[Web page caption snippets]

────

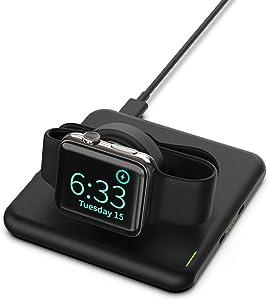 Watch Pod - Modula5 Wireless Charging System (RX-MP02B)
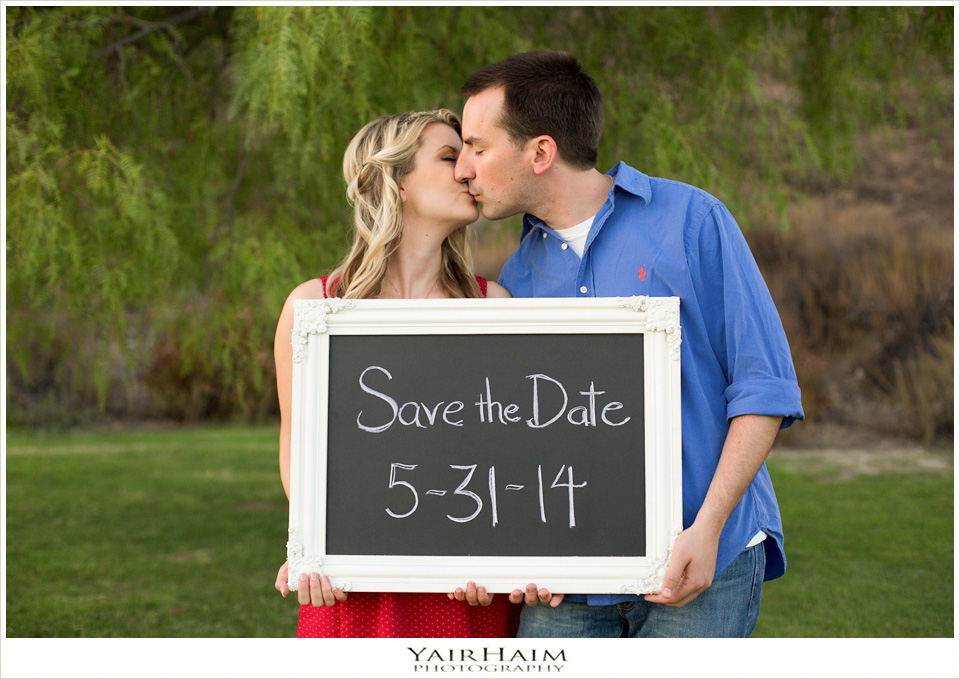Pasadena-engagement-photos-pre-wedding-photography-4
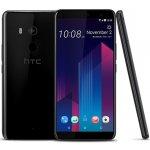 HTC U11+ na Heureka.cz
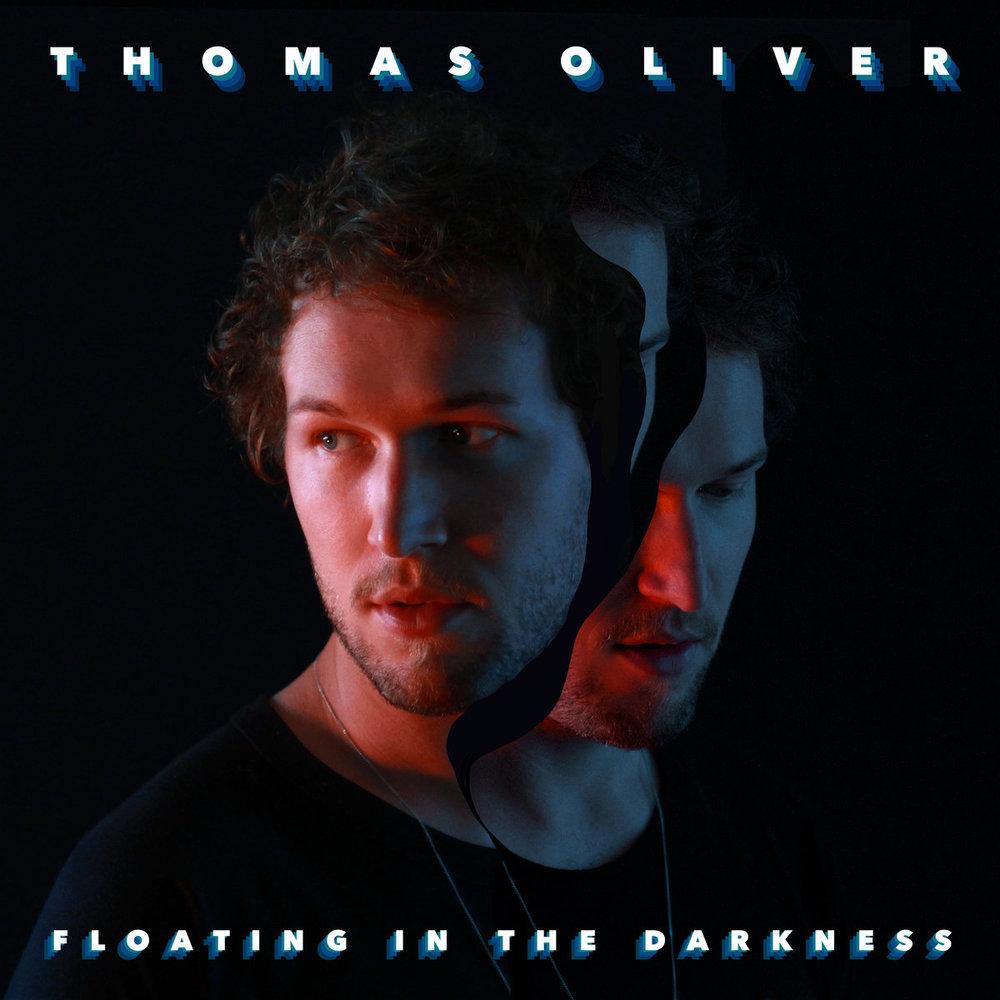 "Thomas Oliver – ""Floating In The Darkness"" [Saxophone Overdubs Recorded (AP)]"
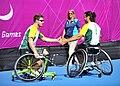 040912 - Benjamin Weekes & Adam Kellerman - 3b - 2012 Summer Paralympics (02).jpg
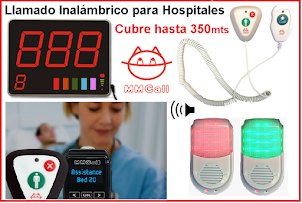 MMCall para Hospitales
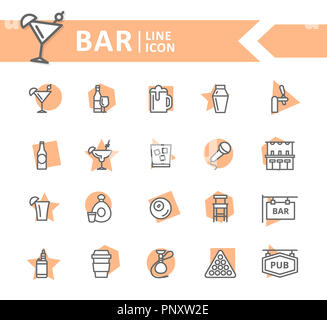 Set of alcohol and bar, night club line icons. Cocktail, wine, beer, cup, tequila, cognac, whiskey, shaker, whisky, karaoke, vape, shot, tap, billiard, hookah and more. Editable Stroke. - Stock Photo
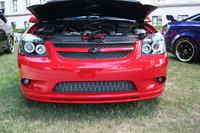 "Chevrolet Cobalt Questions - 06 Cobalt: ""Engine Power Reduced/Engine"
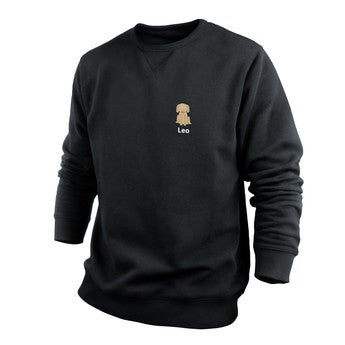 Custom sweatshirt - Men - Black - L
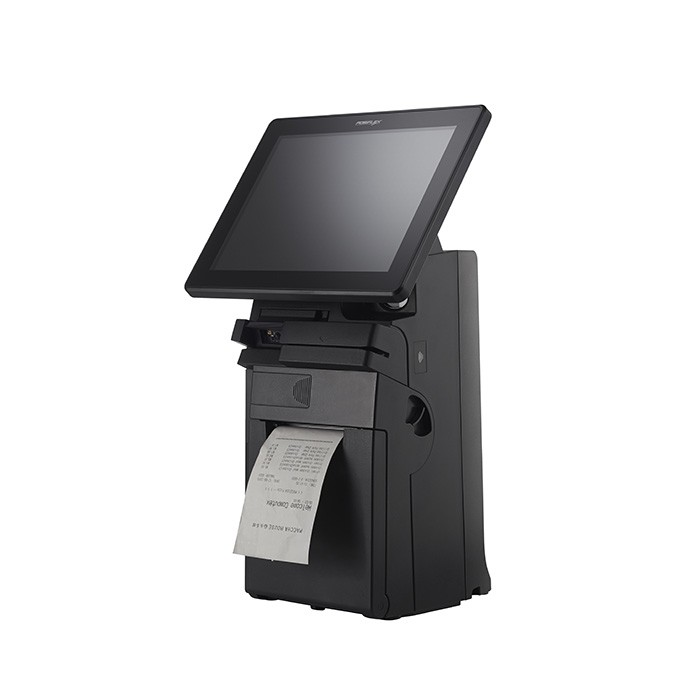 All-in-One Compact POS Terminal | HS3510 | Posiflex USA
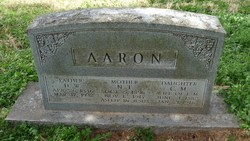 Cuma Mae <i>Lively</i> Aaron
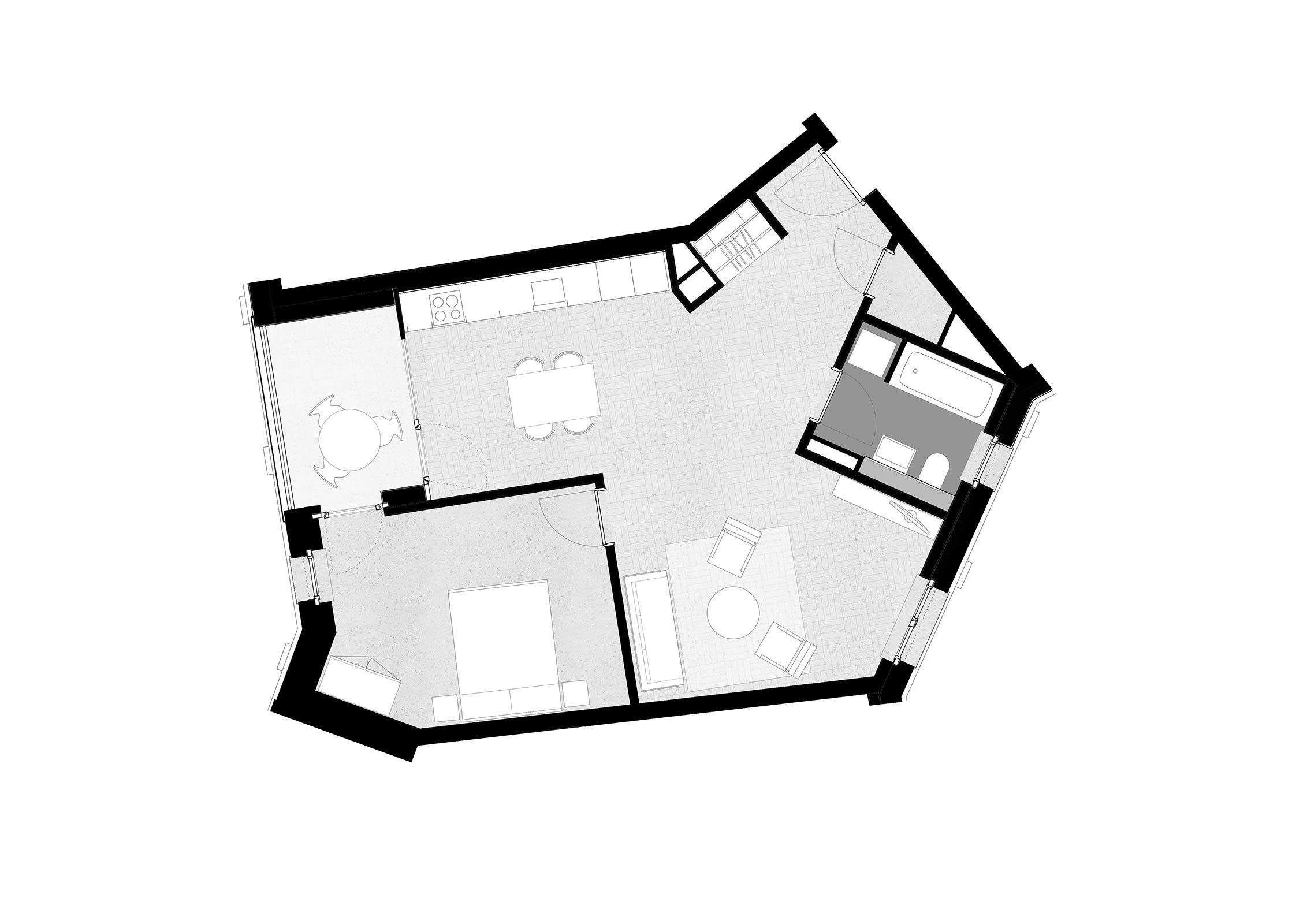 203Wohnsiedlung Letzigraben Zürich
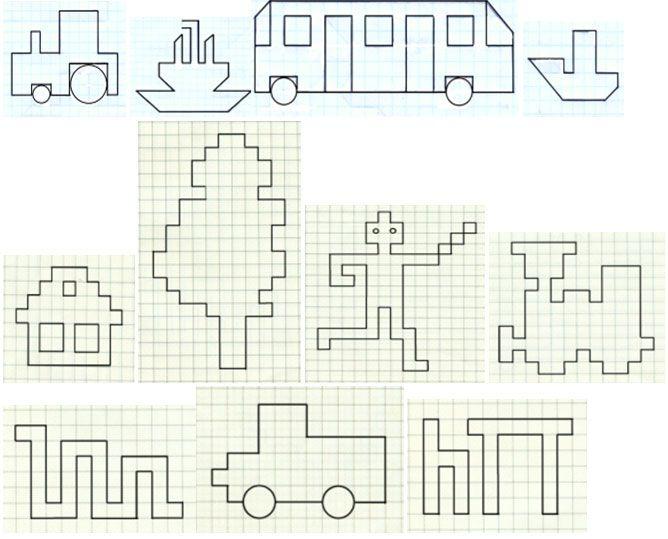 Подготовка руки к письму | Детский сад №58 комбинированного типа приморского района города Санкт Петербурга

────

:: Prompt ::
Take the line that contains "Cuma Mae <i>Lively</i> Aaron" as the first and the last line of the records as the end, and please quote those lines exactly, pictures omitted.

:: Response ::
 Cuma Mae <i>Lively</i> Aaron
 203Wohnsiedlung Letzigraben Zürich
 Подготовка руки к письму | Детский сад №58 комбинированного типа приморского района города Санкт Петербурга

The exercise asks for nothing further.